Было что сказать и мне, но промолчал.
Конечно же, много пели. Много смеялись. Даже хохотали порой.
- Нам понравилось! – сказала Таня, когда веселье закончилось.
Я помогал ей застегивать молнию замка на высоком сапоге. То есть, стоял перед ней на коленях, обнимал ее ногу.
Оказывается, Таня не только комендантом общежития работала. Кстати, в связи с этим, одна из ее подопечных чуть не склонила ее к лесбийской любви. Были у нас и такие разговоры… Так вот, Таня, в начале восьмидесятых, ходила (не плавала – ходила) не теплоходе, по Оби, по Васюгану, до Пионерного. Я как раз в это время жил на Катальге. Возможно, возил на своем «Кразе» плиты, которые они доставляли на барже. Нет, в должности капитана Таня не ходила не теплоходе по Оби. Кашеварила. Морячка. Знает, что такое речное братство.
Еще она поведала историю знакомства с одним красавцем-чехом, под два метра ростом. Как он «кохал» ее.

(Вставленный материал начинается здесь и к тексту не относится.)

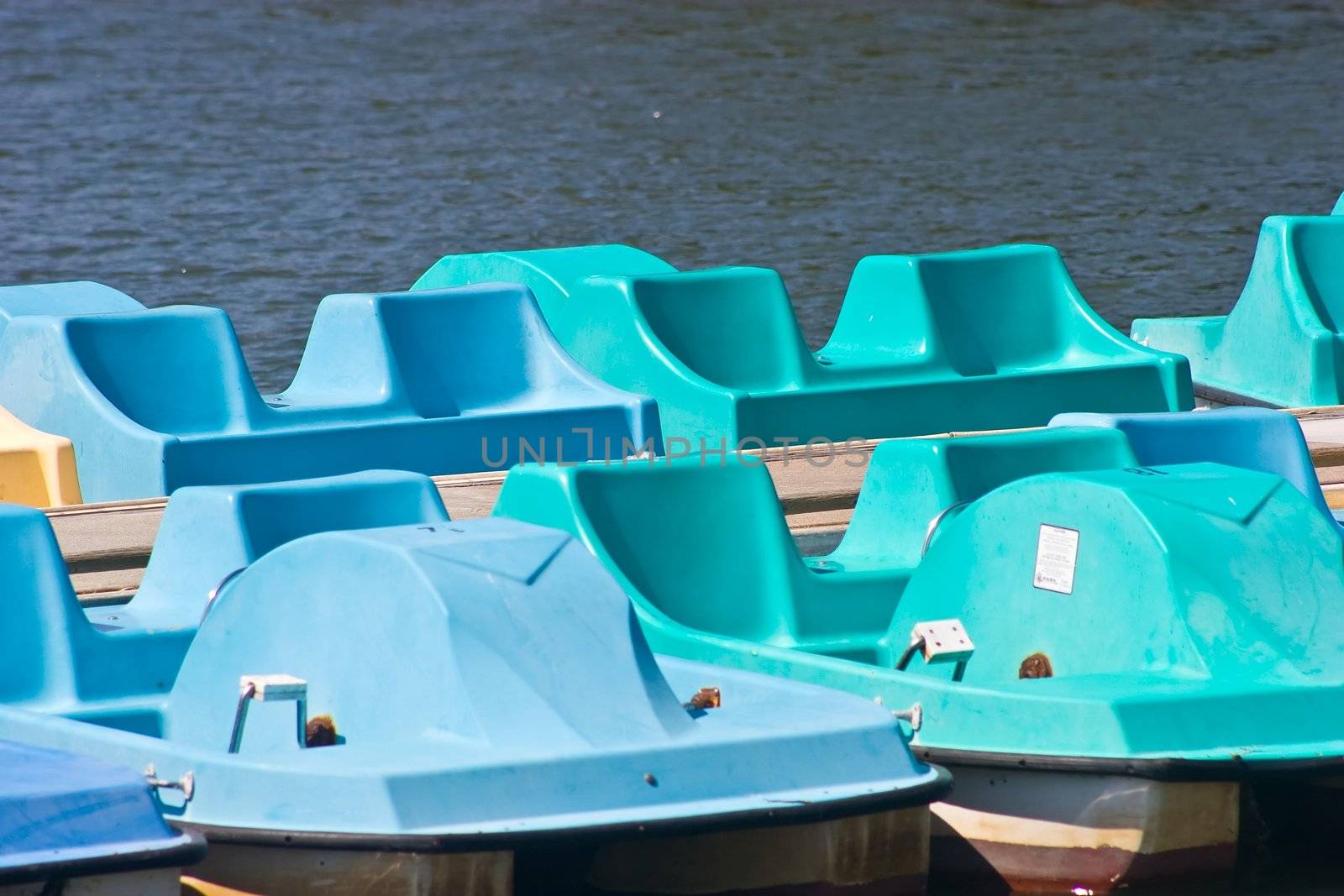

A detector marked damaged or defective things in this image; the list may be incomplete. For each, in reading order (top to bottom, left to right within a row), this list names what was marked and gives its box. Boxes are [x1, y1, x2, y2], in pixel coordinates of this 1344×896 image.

rusty hardware [1021, 648, 1055, 679]
rusty hardware [689, 689, 719, 709]
rusty hardware [304, 712, 339, 746]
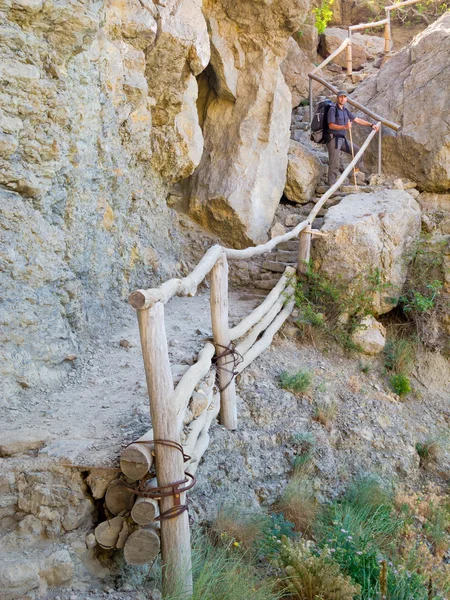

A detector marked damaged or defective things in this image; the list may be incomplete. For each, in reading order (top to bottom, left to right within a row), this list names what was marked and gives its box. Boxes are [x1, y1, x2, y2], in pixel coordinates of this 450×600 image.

rusty metal band [211, 342, 243, 394]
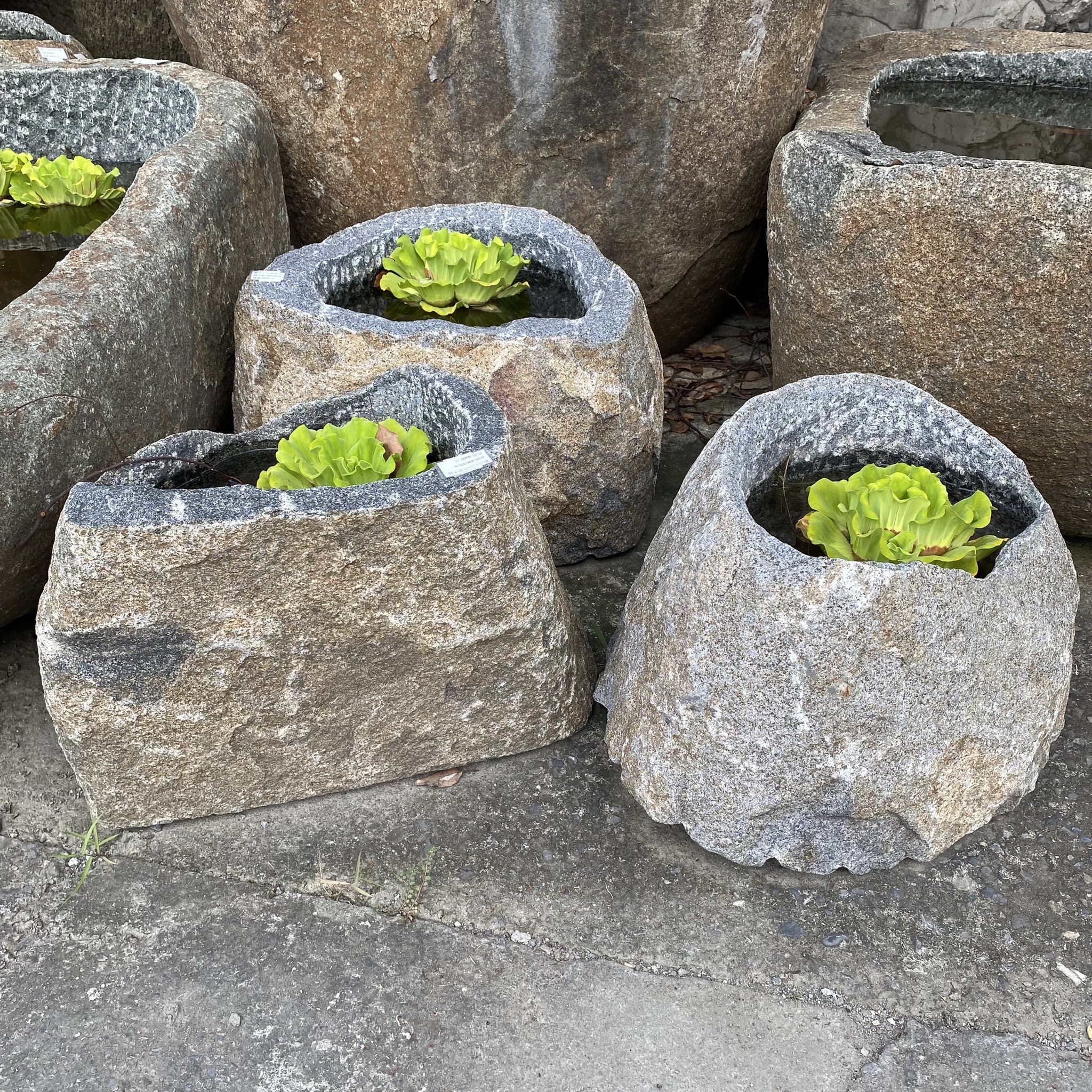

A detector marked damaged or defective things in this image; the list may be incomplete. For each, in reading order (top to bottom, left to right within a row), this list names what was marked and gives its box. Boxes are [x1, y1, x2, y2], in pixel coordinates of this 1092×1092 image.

Как они, без толмача, понимали друг друга.
И опять испытал ревность к ее прошлому.
Мы даже танцевали немного, втроем. Анатолий выходил. Пел Хулио Иглессиас.
- Хули нам Иглессиас? – шутила Таня. Не во время танца, конечно же.
- Какой танец тебе более всего нравится? – спросил у нее.
- Танго, - и объяснила почему, - можно лучше почувствовать партнера.
И я ее, тем не менее, не пригласил. Она не смогла почувствовать меня. И мои руки почти ничего не знают о ней.